TRU chatted to Ruggo’s Brendon Shields to explain more about the concept and his vision for the app.
“The main thing was I got involved with a school here locally in South Africa and obviously these guys are analysing and measuring games and we very quickly realised, after getting some quotes, that analysis is an extremely expensive endeavour.
“Not only do you have to buy video cameras, you have to buy software and put in quite a bit of time just learning how the software works.
“We couldn’t proceed because it was too expensive and there were no stop gaps in between.
“You either have a piece of paper to measure a match or afford the expensive stuff. Ruggo was basically designed as an inbetweener to help school and club coaches who do not have the resources to also work with analysis, but not have to re-mortgage a house to use it.”
“Rugby is becoming semi-professional at school level and a lot of players are not exposed to analysis at all until they leave school and then it is almost too late.
“These kids who have come from school who can afford analysis systems have an edge straight away because they know the concepts they have been engaging with for a long time whereas these kids from local schools, have no idea what coaches are talking about.
“You don’t focus so much on the individuals. It is more the team statistics. For individual players to engage with this is vital because they are a cog in a team.
“Stop focusing so much on your own play because you are part of a team. For example, a lock can go away and find out how to improve the team’s attack from a lineout and that helps develop the team because a player is coming up with a few more ideas to help everyone rather than just coaches working it out for themselves. Prior to measuring these things, the players had no clue.
“If you asked a 15-year-old kid how many tackles you make per game, he might come back and say ‘45’. However, the truth is four or five! It has been a great journey to expose smaller schools to this form of analysis and just start that process.”
“I am not too familiar with the leagues in England, but locally, you wouldn’t necessarily play the same teams twice in a year other than in a semi-final or a final.
“The app doesn’t really give you that in depth knowledge of your opponent, but what it does do, it creates averages of how your opponent always does things compared to how you always do things.
“After about six or seven games, if the amount of restarts you collect off your own kicks is still not good yet your opposition is always good at it, you will know as a coach, that this is one area which you are failing at. It is about benchmarks and getting your standard to a better level.”
“I am working quite regularly with a TV network and we use the app to generate statistics for a live TV broadcast. There is a lot of angles you can use it for.

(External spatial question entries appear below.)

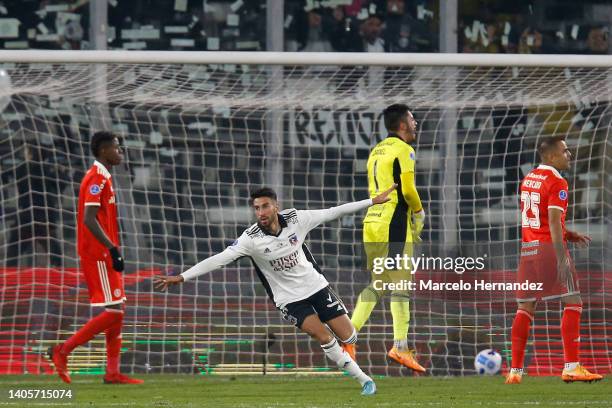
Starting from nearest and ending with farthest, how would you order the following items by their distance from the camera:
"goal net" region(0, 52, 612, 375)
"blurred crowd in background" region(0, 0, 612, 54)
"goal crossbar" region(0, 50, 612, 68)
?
"goal crossbar" region(0, 50, 612, 68) → "goal net" region(0, 52, 612, 375) → "blurred crowd in background" region(0, 0, 612, 54)

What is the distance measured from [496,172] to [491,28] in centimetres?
289

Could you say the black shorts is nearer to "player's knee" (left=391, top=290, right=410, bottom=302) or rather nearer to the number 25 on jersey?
"player's knee" (left=391, top=290, right=410, bottom=302)

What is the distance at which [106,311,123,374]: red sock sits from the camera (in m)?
10.4

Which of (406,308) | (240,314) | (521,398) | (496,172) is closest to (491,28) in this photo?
(496,172)

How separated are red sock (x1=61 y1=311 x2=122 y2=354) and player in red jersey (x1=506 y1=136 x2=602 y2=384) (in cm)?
279

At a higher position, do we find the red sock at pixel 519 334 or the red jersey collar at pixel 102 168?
the red jersey collar at pixel 102 168

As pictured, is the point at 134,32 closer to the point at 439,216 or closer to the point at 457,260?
the point at 439,216

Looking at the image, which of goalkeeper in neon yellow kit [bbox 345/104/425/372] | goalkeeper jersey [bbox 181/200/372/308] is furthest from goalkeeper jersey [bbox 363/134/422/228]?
goalkeeper jersey [bbox 181/200/372/308]

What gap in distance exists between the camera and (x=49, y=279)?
40.5 feet

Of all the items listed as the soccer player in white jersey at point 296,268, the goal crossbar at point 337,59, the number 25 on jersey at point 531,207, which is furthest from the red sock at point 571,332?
the goal crossbar at point 337,59

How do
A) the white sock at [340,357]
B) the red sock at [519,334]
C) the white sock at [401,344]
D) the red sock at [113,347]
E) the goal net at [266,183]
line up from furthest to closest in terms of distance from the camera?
the goal net at [266,183] → the red sock at [113,347] → the white sock at [401,344] → the red sock at [519,334] → the white sock at [340,357]

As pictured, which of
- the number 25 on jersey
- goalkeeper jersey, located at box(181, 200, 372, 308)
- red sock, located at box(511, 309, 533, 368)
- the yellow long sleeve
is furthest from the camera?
the yellow long sleeve

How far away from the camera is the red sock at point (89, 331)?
1019 centimetres

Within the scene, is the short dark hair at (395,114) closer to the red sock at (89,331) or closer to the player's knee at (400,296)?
the player's knee at (400,296)
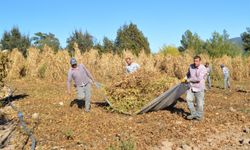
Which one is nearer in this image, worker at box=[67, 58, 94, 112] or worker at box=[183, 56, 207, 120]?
worker at box=[183, 56, 207, 120]

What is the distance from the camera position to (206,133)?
8172 millimetres

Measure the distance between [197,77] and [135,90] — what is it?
1.94m

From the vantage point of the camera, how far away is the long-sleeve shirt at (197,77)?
9.24m

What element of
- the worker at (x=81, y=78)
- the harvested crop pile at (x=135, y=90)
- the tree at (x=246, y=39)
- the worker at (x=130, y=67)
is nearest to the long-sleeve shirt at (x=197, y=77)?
the harvested crop pile at (x=135, y=90)

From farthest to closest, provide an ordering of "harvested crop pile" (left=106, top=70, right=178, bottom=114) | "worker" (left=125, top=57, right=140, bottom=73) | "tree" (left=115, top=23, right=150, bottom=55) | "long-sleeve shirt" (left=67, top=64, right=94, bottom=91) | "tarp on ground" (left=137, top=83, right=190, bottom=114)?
"tree" (left=115, top=23, right=150, bottom=55), "worker" (left=125, top=57, right=140, bottom=73), "long-sleeve shirt" (left=67, top=64, right=94, bottom=91), "harvested crop pile" (left=106, top=70, right=178, bottom=114), "tarp on ground" (left=137, top=83, right=190, bottom=114)

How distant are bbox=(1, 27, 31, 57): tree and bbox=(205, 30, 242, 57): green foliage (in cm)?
3624

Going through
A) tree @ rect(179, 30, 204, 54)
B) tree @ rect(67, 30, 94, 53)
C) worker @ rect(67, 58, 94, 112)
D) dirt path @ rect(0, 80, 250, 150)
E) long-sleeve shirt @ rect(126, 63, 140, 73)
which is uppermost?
tree @ rect(179, 30, 204, 54)

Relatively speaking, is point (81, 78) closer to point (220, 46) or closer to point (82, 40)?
point (82, 40)

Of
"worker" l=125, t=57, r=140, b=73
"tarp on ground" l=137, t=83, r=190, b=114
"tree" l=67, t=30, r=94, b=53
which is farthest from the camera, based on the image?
"tree" l=67, t=30, r=94, b=53

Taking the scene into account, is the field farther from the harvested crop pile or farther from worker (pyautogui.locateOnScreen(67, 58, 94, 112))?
worker (pyautogui.locateOnScreen(67, 58, 94, 112))

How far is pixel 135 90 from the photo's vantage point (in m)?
10.4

“I always advise local journalists who write about schools and club rugby to use the app so they can have a little bit more to say. If you try to create context in an article that is only going to published a day or so later, it is quite difficult to do that.
“I urge the guys locally to measure games so they can have a lot of live statistics in front of them to then bring those stats in as a conversation point for their articles. It is about making them more analytical and that will filter down to parents and how they consume the games.
“It is not all emotional and they can see the strategy behind the games. I am a bit of a nerd, but from that point of view, it makes the game more exciting!”
We have two teams in France, a few in Ireland as well as female clubs in Canada and America who have the app on trial at the moment.
“The main thing is, because the statistics are live, even if you can afford video analysis systems, you don’t always get the statistics live so that is a good thing for these clubs.
“There is a lot education involved. A lot of people are quite scared of the technology and don’t really know how it works.
"The next year and half is where we want to just increase people’s knowledge and say this product is out there and give it a shot because it is not expensive.
“We are going to try and add some new applications where we can measure the statistics normally, but also someone else can then measure things like the breakdown which is something we are currently working on. So for teams that want to start looking at things in a little more detail, we will try and offer them that.”